WHAT TO PRODUCE - Repeat all of the records below word for word, but leave out the pictures.

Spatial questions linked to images
START
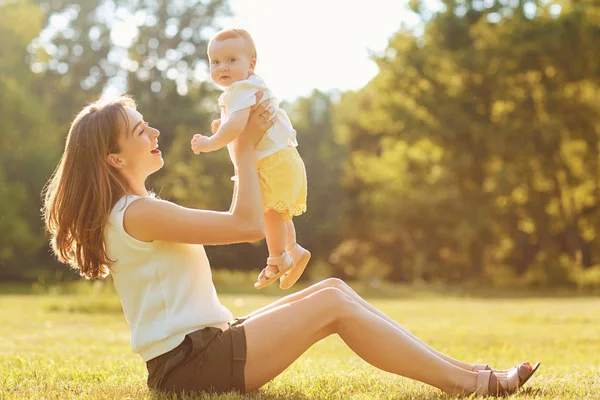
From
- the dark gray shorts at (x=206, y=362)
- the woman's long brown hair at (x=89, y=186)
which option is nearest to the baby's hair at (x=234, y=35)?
the woman's long brown hair at (x=89, y=186)

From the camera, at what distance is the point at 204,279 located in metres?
3.86

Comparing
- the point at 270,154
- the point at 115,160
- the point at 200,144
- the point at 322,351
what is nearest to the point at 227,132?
the point at 200,144

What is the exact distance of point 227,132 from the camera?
4.06m

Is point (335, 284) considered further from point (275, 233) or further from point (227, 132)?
point (227, 132)

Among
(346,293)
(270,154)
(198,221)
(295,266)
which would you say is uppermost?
(270,154)

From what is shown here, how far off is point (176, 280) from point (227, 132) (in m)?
0.79

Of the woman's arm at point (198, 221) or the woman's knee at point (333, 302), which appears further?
the woman's knee at point (333, 302)

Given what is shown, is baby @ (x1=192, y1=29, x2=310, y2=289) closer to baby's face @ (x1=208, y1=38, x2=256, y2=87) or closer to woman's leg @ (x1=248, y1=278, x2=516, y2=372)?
baby's face @ (x1=208, y1=38, x2=256, y2=87)

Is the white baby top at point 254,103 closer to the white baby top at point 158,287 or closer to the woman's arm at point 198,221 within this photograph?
the woman's arm at point 198,221

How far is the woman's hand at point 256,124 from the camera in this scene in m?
4.14

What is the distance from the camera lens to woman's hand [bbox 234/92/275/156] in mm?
4141

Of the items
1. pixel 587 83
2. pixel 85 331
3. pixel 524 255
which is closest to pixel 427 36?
pixel 587 83

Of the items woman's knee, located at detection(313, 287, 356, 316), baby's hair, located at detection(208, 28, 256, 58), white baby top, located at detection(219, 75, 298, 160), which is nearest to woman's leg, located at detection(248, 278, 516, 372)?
woman's knee, located at detection(313, 287, 356, 316)

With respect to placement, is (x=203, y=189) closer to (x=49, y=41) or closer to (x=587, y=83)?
(x=49, y=41)
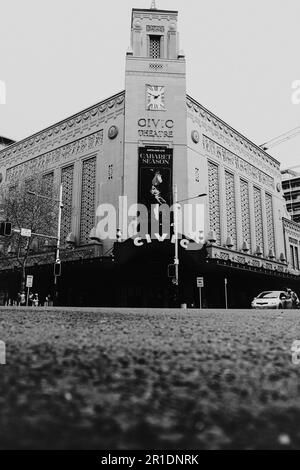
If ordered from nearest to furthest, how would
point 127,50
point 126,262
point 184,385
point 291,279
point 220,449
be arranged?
point 220,449, point 184,385, point 126,262, point 127,50, point 291,279

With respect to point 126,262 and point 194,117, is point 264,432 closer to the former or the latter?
point 126,262

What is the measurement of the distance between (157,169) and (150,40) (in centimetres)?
1317

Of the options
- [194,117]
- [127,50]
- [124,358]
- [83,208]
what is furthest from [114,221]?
[124,358]

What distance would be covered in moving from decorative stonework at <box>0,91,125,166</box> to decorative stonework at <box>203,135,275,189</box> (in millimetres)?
9331

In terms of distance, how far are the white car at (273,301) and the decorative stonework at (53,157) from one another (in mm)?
19897

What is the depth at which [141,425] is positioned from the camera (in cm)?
74

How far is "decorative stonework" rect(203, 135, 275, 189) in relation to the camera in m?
36.7

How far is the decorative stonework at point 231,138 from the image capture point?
35531mm

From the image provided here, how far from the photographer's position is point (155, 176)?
30656mm

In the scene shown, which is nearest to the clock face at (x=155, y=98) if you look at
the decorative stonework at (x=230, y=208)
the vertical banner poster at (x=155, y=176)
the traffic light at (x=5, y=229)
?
the vertical banner poster at (x=155, y=176)

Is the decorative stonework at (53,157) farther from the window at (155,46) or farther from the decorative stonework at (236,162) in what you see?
the decorative stonework at (236,162)

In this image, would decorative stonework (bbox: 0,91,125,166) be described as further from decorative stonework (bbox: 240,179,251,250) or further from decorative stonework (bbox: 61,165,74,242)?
decorative stonework (bbox: 240,179,251,250)

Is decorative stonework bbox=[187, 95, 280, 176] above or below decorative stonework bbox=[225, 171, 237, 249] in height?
above

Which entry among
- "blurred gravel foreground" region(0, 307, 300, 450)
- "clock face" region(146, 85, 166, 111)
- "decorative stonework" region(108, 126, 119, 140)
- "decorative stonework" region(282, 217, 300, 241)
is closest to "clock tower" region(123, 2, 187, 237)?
"clock face" region(146, 85, 166, 111)
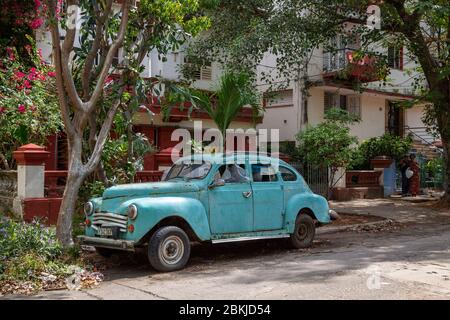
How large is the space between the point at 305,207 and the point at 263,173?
3.64 feet

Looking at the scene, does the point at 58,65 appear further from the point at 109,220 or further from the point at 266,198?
the point at 266,198

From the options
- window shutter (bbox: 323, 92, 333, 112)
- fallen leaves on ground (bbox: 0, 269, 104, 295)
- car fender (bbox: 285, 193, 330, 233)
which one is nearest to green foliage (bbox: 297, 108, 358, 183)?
car fender (bbox: 285, 193, 330, 233)

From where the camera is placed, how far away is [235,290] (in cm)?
715

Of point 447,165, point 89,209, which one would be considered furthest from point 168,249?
point 447,165

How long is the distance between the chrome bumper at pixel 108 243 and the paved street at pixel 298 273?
0.44 metres

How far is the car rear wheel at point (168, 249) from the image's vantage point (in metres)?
8.28

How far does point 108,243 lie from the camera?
845cm

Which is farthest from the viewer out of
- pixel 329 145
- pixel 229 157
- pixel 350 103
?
pixel 350 103

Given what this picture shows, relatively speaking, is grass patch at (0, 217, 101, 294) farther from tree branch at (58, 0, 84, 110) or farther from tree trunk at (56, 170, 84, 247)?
tree branch at (58, 0, 84, 110)

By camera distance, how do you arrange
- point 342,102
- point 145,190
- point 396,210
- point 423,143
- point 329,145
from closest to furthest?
point 145,190 → point 396,210 → point 329,145 → point 342,102 → point 423,143

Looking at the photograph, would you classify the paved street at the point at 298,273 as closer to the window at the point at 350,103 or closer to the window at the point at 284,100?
the window at the point at 284,100

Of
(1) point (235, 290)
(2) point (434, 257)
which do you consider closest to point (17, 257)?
(1) point (235, 290)
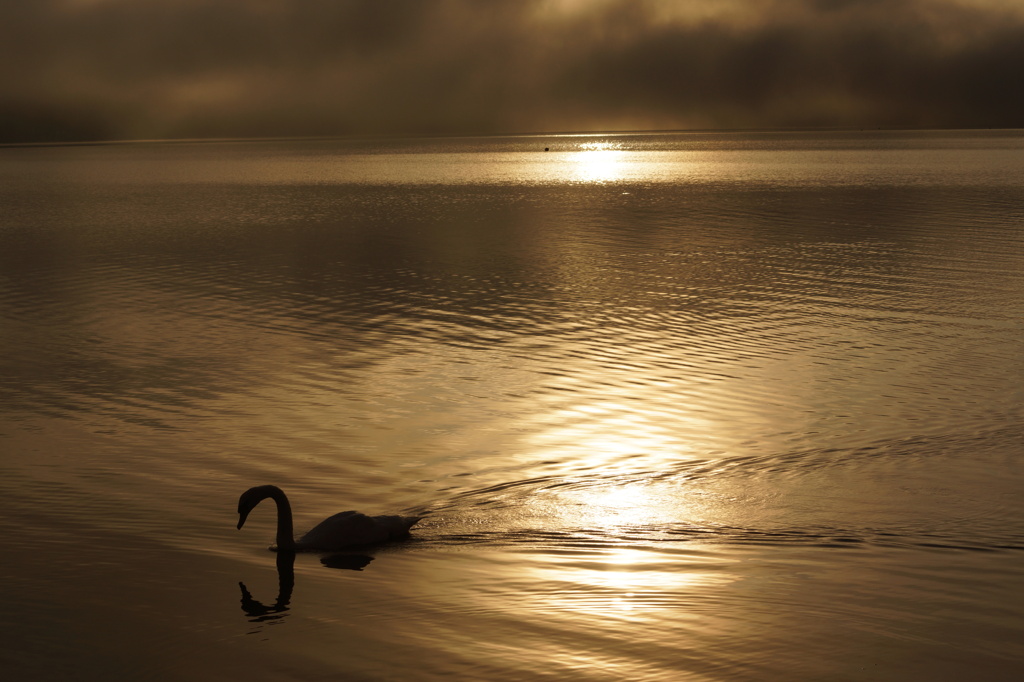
END
EXERCISE ANSWER -
From
- the dark gray shorts at (x=206, y=362)
- the woman's long brown hair at (x=89, y=186)
which option is nearest to the baby's hair at (x=234, y=35)?
the woman's long brown hair at (x=89, y=186)

From the camera, at what distance is the point at 204,279 located in metres?
3.86

Comparing
- the point at 270,154
- the point at 115,160
- the point at 200,144
- the point at 322,351
what is nearest to the point at 227,132?
the point at 200,144

What is the exact distance of point 227,132 from the camera?
4.06m

Is point (335, 284) considered further from point (275, 233) or further from point (227, 132)?
point (227, 132)

Among
(346,293)
(270,154)
(198,221)
(295,266)
which would you say is uppermost?
(270,154)

From what is shown here, how far off is point (176, 280) from point (227, 132) (in m)?
0.79

Of the woman's arm at point (198, 221) or the woman's knee at point (333, 302), which appears further?
the woman's knee at point (333, 302)

Given what is shown, is baby @ (x1=192, y1=29, x2=310, y2=289) closer to baby's face @ (x1=208, y1=38, x2=256, y2=87) or closer to woman's leg @ (x1=248, y1=278, x2=516, y2=372)?
baby's face @ (x1=208, y1=38, x2=256, y2=87)

Is the white baby top at point 254,103 closer to the white baby top at point 158,287 or closer to the woman's arm at point 198,221 within this photograph?
the woman's arm at point 198,221

How far is the woman's hand at point 256,124 from the camera in this scene in m?
4.14

What is the distance from the camera lens to woman's hand [bbox 234/92/275/156] in mm?
4141

Of the items
1. pixel 587 83
2. pixel 85 331
3. pixel 524 255
which is closest to pixel 427 36?
pixel 587 83

Of the items woman's knee, located at detection(313, 287, 356, 316), baby's hair, located at detection(208, 28, 256, 58), white baby top, located at detection(219, 75, 298, 160), which is nearest to woman's leg, located at detection(248, 278, 516, 372)?
woman's knee, located at detection(313, 287, 356, 316)

With respect to placement, is (x=203, y=189) closer to (x=49, y=41) or closer to (x=587, y=83)?
(x=49, y=41)
If ordered from nearest to furthest, how would
point 127,50
point 126,262
point 184,385
point 291,279
point 220,449
be arranged?
point 220,449, point 184,385, point 126,262, point 127,50, point 291,279

With respect to point 126,262 and point 194,117, is point 264,432 closer to the former or the latter?
point 126,262

What is the measurement of the distance between (157,169) and (150,40) (in centimetres)?
1317

Of the options
- [194,117]
- [127,50]
- [124,358]
- [83,208]
what is furthest from [114,221]?
[124,358]

What distance would be covered in moving from decorative stonework at <box>0,91,125,166</box> to decorative stonework at <box>203,135,275,189</box> (in millimetres)?
9331

In terms of distance, how far are the white car at (273,301) and the decorative stonework at (53,157) from one another (in mm)?
19897

What is the depth at which [141,425] is positioned from the camera (in cm)?
74

How far is "decorative stonework" rect(203, 135, 275, 189) in relation to the camera in m?
36.7

How far is the decorative stonework at point 231,138 from the image capture point?
35531mm

From the image provided here, how far from the photographer's position is point (155, 176)?
30656mm

In the scene shown, which is nearest to the clock face at (x=155, y=98) if you look at
the decorative stonework at (x=230, y=208)
the vertical banner poster at (x=155, y=176)
the traffic light at (x=5, y=229)
?
the vertical banner poster at (x=155, y=176)

Is the decorative stonework at (53,157) farther from the window at (155,46) or farther from the decorative stonework at (236,162) in what you see?
the decorative stonework at (236,162)

In this image, would decorative stonework (bbox: 0,91,125,166) be described as further from decorative stonework (bbox: 240,179,251,250) or further from decorative stonework (bbox: 61,165,74,242)?
decorative stonework (bbox: 240,179,251,250)

Is decorative stonework bbox=[187, 95, 280, 176] above or below decorative stonework bbox=[225, 171, 237, 249] in height?
above

Which entry among
- "blurred gravel foreground" region(0, 307, 300, 450)
- "clock face" region(146, 85, 166, 111)
- "decorative stonework" region(108, 126, 119, 140)
- "decorative stonework" region(282, 217, 300, 241)
is closest to "clock tower" region(123, 2, 187, 237)?
"clock face" region(146, 85, 166, 111)
How large is the space between the point at 305,207 and the point at 263,173?
3.64 feet

Looking at the scene, does the point at 58,65 appear further from the point at 109,220 or further from the point at 266,198?
the point at 266,198

From the options
- window shutter (bbox: 323, 92, 333, 112)
- fallen leaves on ground (bbox: 0, 269, 104, 295)
- car fender (bbox: 285, 193, 330, 233)
which one is nearest to green foliage (bbox: 297, 108, 358, 183)?
car fender (bbox: 285, 193, 330, 233)

From where the camera is placed, how far away is [235,290] (in cm)?
715

Of point 447,165, point 89,209, which one would be considered furthest from point 168,249?
point 447,165

How long is the distance between the chrome bumper at pixel 108 243 and the paved street at pixel 298 273?
0.44 metres

How far is the car rear wheel at point (168, 249) from the image's vantage point (in metres)?
8.28

How far does point 108,243 lie from the camera?
845cm

Which is farthest from the viewer out of
- pixel 329 145
- pixel 229 157
- pixel 350 103
?
pixel 350 103

Given what this picture shows, relatively speaking, is grass patch at (0, 217, 101, 294) farther from tree branch at (58, 0, 84, 110) or farther from tree trunk at (56, 170, 84, 247)?
tree branch at (58, 0, 84, 110)

By camera distance, how do you arrange
- point 342,102
- point 145,190
- point 396,210
- point 423,143
- point 329,145
from closest to furthest?
point 145,190 → point 396,210 → point 329,145 → point 342,102 → point 423,143

Looking at the photograph, would you classify the paved street at the point at 298,273 as closer to the window at the point at 350,103 or closer to the window at the point at 284,100?
the window at the point at 284,100

Of
(1) point (235, 290)
(2) point (434, 257)
which do you consider closest to point (17, 257)?
(1) point (235, 290)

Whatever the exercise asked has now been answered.